- Latihan A -
Dalam bacaan tentang salak Morkolak, di kota mana Saniyah belajar membuat dodol salak pada 2005?
- Latihan B -
Lanjutkan bacaan tentang salak Morkolak, dimulai tepat setelah kalimat terakhirnya.

- Bacaan -

****

Baca berita dengan sedikit iklan, klik di sini

Nusa

Berkah Salak Morkolak

Mendongkrak taraf hidup penduduk. Usaha tanpa henti seorang nenek lulusan sekolah menengah pertama.

3 Maret 2013 | 00.00 WIB

Image of Tempo
Perbesar

Baca berita dengan sedikit iklan, klik di sini

Dusun Morkolak Timur, Desa Kramat, Kecamatan Kota, Bangkalan, berubah wajah. Jalanannya memang sempit, tapi mulus beraspal. Ketika malam, tempat itu tak lagi gulita. Kawasan yang hijau oleh pepohonan salak itu sudah menikmati listrik sejak dua tahun lalu.

Saban bulan, setidaknya sepuluh bus pariwisata datang ke dusun ini. "Setiap hari ada sekitar 50 tamu. Kebanyakan pelajar dan mahasiswa," kata seorang penduduk, Nur Imamah, Sabtu dua pekan lalu.

Kebanyakan tamu mengetahui Morkolak Timur dari situs berita. Dusun itu muncul di berbagai media massa berkat Ketua Kelompok Tani Ambudi Makmur, Saniyah, 48 tahun, yang tak henti-henti berkreasi mengolah salak. "Kami sudah menciptakan 12 ragam penganan dan minuman," ujar nenek tujuh cucu itu.

Beberapa jenis penganan dan minuman kreasi Saniyah adalah kismis, kurma, dodol, sirop, roti tawar, roti manis, minuman siap tenggak, dan selai, yang semuanya berbahan dasar salak.

Di tangan Saniyah, hampir semua bagian dari pohon salak bisa dikonsumsi. Dagingnya disulap menjadi kurma, kismis, dan roti. Ampas kurma dan kismis salak dibikin sirop. Kulit salak diolah menjadi minuman segar, sedangkan daunnya dijadikan sirop. "Yang belum berhasil: bikin kopi dari biji salak," ucap Saniyah berseloroh. Dari sekian banyak hasil olahan salak, kurma salak dijadikan brand image untuk menarik minat pembeli dan pelancong datang ke Morkolak Timur.

Ide kurma salak muncul setelah Saniyah belajar pembuatan dodol salak di Yogyakarta pada 2005. Sepulang dari Yogyakarta, dia mencoba membuat dodol dan sirop salak, tapi gagal di pasar. Setahun kemudian, ia iseng merebus dua kilogram salak dicampur sekilogram gula pasir, lalu dipanggang dengan oven selama dua jam. Hasilnya disukai anggota kelompok taninya. Lantaran tekstur dan bentuknya mirip kurma, penganan itu dinamai kurma salak. Esoknya temuannya itu basi. "Tapi, setelah direbus lebih lama dan diberi lebih banyak gula, bisa tahan sampai lima bulan."

****

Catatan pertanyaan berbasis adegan
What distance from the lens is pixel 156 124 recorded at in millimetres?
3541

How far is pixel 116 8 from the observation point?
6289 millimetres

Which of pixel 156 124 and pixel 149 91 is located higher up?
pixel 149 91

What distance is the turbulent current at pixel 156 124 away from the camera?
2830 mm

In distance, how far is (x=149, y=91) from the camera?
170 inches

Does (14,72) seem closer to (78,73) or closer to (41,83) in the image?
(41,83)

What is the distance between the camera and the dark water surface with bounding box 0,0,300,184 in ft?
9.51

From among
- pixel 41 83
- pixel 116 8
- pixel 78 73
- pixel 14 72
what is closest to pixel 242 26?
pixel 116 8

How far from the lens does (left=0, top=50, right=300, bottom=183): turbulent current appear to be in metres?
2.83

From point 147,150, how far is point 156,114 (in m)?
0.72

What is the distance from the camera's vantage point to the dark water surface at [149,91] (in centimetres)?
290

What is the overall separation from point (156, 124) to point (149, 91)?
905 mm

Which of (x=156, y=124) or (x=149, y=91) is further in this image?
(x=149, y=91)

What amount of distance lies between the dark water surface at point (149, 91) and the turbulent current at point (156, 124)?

****

- Jawaban yang Diharapkan A -
Di Yogyakarta.

- Jawaban yang Diharapkan B -
Kurma salak itu diterima pasar meski promosinya hanya lewat pameran, swalayan, atau dititipkan ke toko kelontong. Olahan salak lainnya pun laris. "Omzet dari 12 produk salak sekitar Rp 15 juta per bulan," kata Sekretaris Ambudi Makmur, Imamah.

Saniyah belum puas. Dia ingin menjadikan dusunnya sebagai kampung agrowisata karena banyak pelancong yang datang. Pengunjung tak hanya bisa membeli produk olahan salak, tapi juga belajar budi daya salak.

Imamah yakin keinginan itu akan tercapai. Kebun salak di dusun itu seluas 27 hektare. Pola penanamannya berbeda dengan kebun salak pondoh di Yogyakarta, yang terfokus di satu lahan. Di Morkolak Timur, salak ditanam di pekarangan rumah. Dalam satu pekarangan bisa terdapat 3-5 jenis salak.

Salak se'nase' atau salak beras paling manis. Ada juga salak apel, salak nangka, salak pandan, salak bule (salak putih), dan salak manggis, yang khusus dijual sebagai buah segar. Untuk olahan dipilih yang kurang manis, seperti salak kerbau, rotan, pepaya, si air, dan aren.

Peminat agrowisata pun lumayan. Jadwal kunjungan pelajar dan mahasiswa yang akan melakukan praktek lapangan sudah padat. Senin pekan lalu, misalnya, puluhan pelajar Sekolah Menengah Kejuruan Negeri 1 Kabupaten Sampang menginap sepekan di rumah Saniyah untuk belajar budi daya dan pengolahan salak. "Kami tahu desa ini dari Internet," ucap Maisaroh, murid sekolah itu.

Namun pengembangan program itu masih menghadapi kendala infrastruktur. "Jalan desa tidak bisa dilalui bus. Pengunjung harus jalan kaki sekitar dua kilometer dari jalan raya," kata Imamah.

Kegigihan Saniyah mengembangkan budi daya dan pengolahan salak mendongkrak taraf hidup warga. Berkebun salak sudah menjadi pendapatan pokok penduduk. Bahkan Imamah bisa membangun rumah bagus dari bisnis itu. "Saya dan suami tidak bekerja lain, hanya merawat salak."

Tetangga Imamah, suami-istri Jaddal Husaini dan Juniyah, bahkan bisa pergi haji. "Produksi salak di sini saat panen raya 250 bak. Per bak berisi 12 kilogram," ucap Imamah.

Saniyah pun menjadi supersibuk. Dia wira-wiri berbicara di seminar di berbagai kampus sampai ke Yogyakarta. "Saya juga dosen karena banyak mahasiswa magang di sini," ujarnya tertawa.

Sukses Ambudi Makmur membuat Saniyah meraih tujuh penghargaan. Salah satunya Petani Teladan Nasional 2010, yang diserahkan Presiden Susilo Bambang Yu­dhoyono. Agar tak malu ketika menerima penghargaan, dia ikut ujian persamaan tingkat sekolah menengah atas.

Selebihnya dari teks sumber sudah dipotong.